• [What to produce]:
Copy out all of the material, matching it word for word.

• [Data supplied]:
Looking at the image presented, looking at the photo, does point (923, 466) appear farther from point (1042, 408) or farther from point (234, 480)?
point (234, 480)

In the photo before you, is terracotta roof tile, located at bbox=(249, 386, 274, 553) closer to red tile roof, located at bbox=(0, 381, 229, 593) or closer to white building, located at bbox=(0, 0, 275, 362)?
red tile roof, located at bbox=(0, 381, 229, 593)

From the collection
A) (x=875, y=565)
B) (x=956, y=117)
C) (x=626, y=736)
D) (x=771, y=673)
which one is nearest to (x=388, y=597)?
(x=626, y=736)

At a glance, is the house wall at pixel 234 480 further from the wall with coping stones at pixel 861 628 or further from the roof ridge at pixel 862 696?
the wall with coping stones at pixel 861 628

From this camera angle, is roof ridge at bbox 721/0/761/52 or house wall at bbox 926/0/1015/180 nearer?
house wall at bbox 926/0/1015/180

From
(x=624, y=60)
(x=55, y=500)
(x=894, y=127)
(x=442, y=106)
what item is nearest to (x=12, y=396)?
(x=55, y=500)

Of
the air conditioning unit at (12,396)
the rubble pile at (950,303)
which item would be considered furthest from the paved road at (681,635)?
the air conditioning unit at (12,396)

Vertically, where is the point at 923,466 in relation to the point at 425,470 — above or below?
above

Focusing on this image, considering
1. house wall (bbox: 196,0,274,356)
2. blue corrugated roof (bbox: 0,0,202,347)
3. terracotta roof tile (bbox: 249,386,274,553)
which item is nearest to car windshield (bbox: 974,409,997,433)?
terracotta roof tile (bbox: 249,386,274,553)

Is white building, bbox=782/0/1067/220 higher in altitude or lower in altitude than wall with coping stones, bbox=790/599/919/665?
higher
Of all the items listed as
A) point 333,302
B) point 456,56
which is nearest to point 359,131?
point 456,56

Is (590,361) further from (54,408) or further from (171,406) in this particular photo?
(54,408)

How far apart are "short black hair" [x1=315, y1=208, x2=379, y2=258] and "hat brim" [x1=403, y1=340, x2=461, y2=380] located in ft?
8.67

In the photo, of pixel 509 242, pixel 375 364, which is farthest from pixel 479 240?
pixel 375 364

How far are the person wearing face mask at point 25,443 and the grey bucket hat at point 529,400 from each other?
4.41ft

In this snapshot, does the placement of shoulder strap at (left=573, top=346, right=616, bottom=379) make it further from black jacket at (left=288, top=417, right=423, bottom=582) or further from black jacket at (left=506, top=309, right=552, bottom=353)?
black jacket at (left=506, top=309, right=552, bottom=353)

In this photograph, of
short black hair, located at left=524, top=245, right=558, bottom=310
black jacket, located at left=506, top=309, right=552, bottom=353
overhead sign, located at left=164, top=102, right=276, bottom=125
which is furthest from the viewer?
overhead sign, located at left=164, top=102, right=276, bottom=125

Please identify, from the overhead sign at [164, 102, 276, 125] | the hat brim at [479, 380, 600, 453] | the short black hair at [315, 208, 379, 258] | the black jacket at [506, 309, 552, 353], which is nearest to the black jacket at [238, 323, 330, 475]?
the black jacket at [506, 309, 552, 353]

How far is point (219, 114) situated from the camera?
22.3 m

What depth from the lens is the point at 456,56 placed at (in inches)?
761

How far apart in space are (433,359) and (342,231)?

• [Solution to this task]:
Looking at the image presented, looking at the photo, does point (923, 466) appear farther from point (1042, 408) or farther from point (234, 480)?
point (234, 480)

In the photo before you, is terracotta roof tile, located at bbox=(249, 386, 274, 553) closer to red tile roof, located at bbox=(0, 381, 229, 593) or closer to white building, located at bbox=(0, 0, 275, 362)?
red tile roof, located at bbox=(0, 381, 229, 593)

From the collection
A) (x=875, y=565)
B) (x=956, y=117)
C) (x=626, y=736)
D) (x=771, y=673)
which one is nearest to (x=388, y=597)?
(x=626, y=736)

At a glance, is the house wall at pixel 234 480 further from the wall with coping stones at pixel 861 628 or further from the roof ridge at pixel 862 696?
the wall with coping stones at pixel 861 628

From this camera angle, is roof ridge at bbox 721/0/761/52 or house wall at bbox 926/0/1015/180 nearer?
house wall at bbox 926/0/1015/180

From
(x=624, y=60)
(x=55, y=500)
(x=894, y=127)
(x=442, y=106)
what item is nearest to (x=12, y=396)?
(x=55, y=500)

Of
the air conditioning unit at (12,396)
the rubble pile at (950,303)
which item would be considered furthest from the paved road at (681,635)?
the air conditioning unit at (12,396)

Vertically, where is the point at 923,466 in relation to the point at 425,470 — above or below?
above

Focusing on this image, considering
1. house wall (bbox: 196,0,274,356)
2. blue corrugated roof (bbox: 0,0,202,347)
3. terracotta roof tile (bbox: 249,386,274,553)
which item is nearest to car windshield (bbox: 974,409,997,433)?
terracotta roof tile (bbox: 249,386,274,553)

Is white building, bbox=782/0/1067/220 higher in altitude or lower in altitude than wall with coping stones, bbox=790/599/919/665?
higher
Of all the items listed as
A) point 333,302
B) point 456,56
which is nearest to point 359,131?
point 456,56

Is (590,361) further from (54,408) or further from (171,406) in this particular photo?
(54,408)

How far apart are "short black hair" [x1=315, y1=208, x2=379, y2=258] and "hat brim" [x1=403, y1=340, x2=461, y2=380] located in ft?
8.67

In the photo, of pixel 509 242, pixel 375 364, which is farthest from pixel 479 240?
pixel 375 364

How far are the person wearing face mask at point 25,443 and the grey bucket hat at point 529,400 from each other?
4.41ft

In this snapshot, does the placement of shoulder strap at (left=573, top=346, right=616, bottom=379) make it further from black jacket at (left=288, top=417, right=423, bottom=582) or further from black jacket at (left=506, top=309, right=552, bottom=353)?
black jacket at (left=506, top=309, right=552, bottom=353)

In this photograph, of
short black hair, located at left=524, top=245, right=558, bottom=310
black jacket, located at left=506, top=309, right=552, bottom=353
overhead sign, located at left=164, top=102, right=276, bottom=125
which is furthest from the viewer?
overhead sign, located at left=164, top=102, right=276, bottom=125

Please identify, from the overhead sign at [164, 102, 276, 125] | the hat brim at [479, 380, 600, 453] | the short black hair at [315, 208, 379, 258] | the black jacket at [506, 309, 552, 353], which is nearest to the black jacket at [238, 323, 330, 475]?
the black jacket at [506, 309, 552, 353]

How far is point (219, 114) situated from the camera?
22.3 m

What depth from the lens is the point at 456,56 placed at (in inches)?
761

How far apart in space are (433,359) and (342,231)?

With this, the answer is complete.